Sunday 27 May – Wednesday 30 May: Mixed Doubles
Lily and Boyf come up from Cardiff on Sunday for a couple of days. Stepson 1 and Girlf come up from the south on Tuesday. Both Lily and Stepson 2 are in fairly new relationships and it’s the first time they’ve brought their other halves to stay so there’s a lot at stake here. Just to add to the tension Tom and I organise a huge roast dinner to say farewell to Lily and Boyf and welcome to Stepson 1 and Girlf. Trying to ensure everyone feels happy and included doesn’t do much for my nerves but I manage to resist the temptation to settle them with alcohol. I’m one of those delightful drunks who feels the urge to tell everyone their fortune which is never a good idea but especially not in these circumstances.

It’s been lovely seeing someone looking after Lily. There have been several instances over the last few days when my maternal instinct has kicked in and I’ve turned to help her with something and found Boyf there instead. It’s a good feeling.

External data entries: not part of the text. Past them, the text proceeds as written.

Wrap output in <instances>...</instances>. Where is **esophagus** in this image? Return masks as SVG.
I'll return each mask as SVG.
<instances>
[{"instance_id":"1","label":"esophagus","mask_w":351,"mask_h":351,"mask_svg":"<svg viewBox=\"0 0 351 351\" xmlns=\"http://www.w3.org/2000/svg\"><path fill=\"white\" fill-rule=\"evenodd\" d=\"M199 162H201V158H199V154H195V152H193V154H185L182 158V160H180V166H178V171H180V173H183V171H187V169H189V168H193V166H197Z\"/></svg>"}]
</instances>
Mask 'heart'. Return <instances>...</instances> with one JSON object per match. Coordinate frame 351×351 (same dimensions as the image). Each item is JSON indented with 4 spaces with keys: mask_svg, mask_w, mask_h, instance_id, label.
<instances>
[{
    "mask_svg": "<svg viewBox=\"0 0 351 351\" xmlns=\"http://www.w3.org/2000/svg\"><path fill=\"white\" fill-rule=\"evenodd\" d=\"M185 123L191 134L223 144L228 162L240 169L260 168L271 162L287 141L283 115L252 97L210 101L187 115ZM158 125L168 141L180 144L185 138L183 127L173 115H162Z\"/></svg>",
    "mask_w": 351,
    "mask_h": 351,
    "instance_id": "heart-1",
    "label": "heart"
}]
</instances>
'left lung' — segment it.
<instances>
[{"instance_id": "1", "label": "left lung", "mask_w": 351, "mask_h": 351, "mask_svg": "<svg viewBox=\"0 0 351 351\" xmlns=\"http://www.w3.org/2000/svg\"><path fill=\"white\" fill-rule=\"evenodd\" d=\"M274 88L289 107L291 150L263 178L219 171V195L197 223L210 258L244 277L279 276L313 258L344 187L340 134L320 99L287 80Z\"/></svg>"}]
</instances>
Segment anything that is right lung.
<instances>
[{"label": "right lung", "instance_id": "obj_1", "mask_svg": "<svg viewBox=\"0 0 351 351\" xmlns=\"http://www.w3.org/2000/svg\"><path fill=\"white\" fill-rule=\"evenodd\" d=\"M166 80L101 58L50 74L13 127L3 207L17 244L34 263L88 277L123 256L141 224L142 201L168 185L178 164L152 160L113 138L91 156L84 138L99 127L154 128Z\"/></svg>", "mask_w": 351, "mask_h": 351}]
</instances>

As for Stepson 1 and Girlf? Well, that’s interesting too. Complete opposites in every respect they are making the air round Hotel H crackle. No wonder my Internet connection’s been playing up! Strange that they’ve gone out by themselves for a while and I’ve been able to post a blog.

And Finally…
1) I sat down with Lily to watch the DVD of Uncle Sid’s fifteen minutes of fame and found that I’d recorded ‘How to Look Good Naked’ over it! Fortunately Rose came to the rescue and found him (Uncle Sid, not Gok) on the net. If anyone’s interested he’s on the BBC website under ‘Memories of the Cutty Sark’ or the ITV London website under ‘Cutty Sark: Sailor’s Stories’.
2) My new running shoes have arrived. They are beautiful and will, of course, like their predecessors before them, be the pair that will make me run like a gazelle.
3) ‘Very shortly’ means more than twelve and a half days.
4) I am now going to throw myself on the sofa and lose myself in Marian Keyes’s ‘Anybody Out There’ before Stepson 1 and Girlf return and the fireworks begin again.

Hwyl fawr!
The painting is 'Where the Railway Used to Run' by Tom Tomos

Wednesday, 23 May 2007

Waiting and Hoping


Thursday 17 May: The Meaning of ‘Very Shortly’
After a little prompt I hear that my book will be looked at ‘very shortly’. In other words I have been suffering migraines, sleepless nights and mood swings wondering what’s been happening to my baby when the answer, in a word, is nothing. But enough, I must dismiss that train of thought because the latest one arriving at the station is ‘what does ‘very shortly’ mean? It’s like being a teenager again, waiting for HIM, to ring. Do I position myself between ‘phone and computer waiting for a message to come through or do I abandon the house in the certainty that someone is bound to try to get hold of me when I’m not there? In the end I settle for not doing very much except to quietly mad(der).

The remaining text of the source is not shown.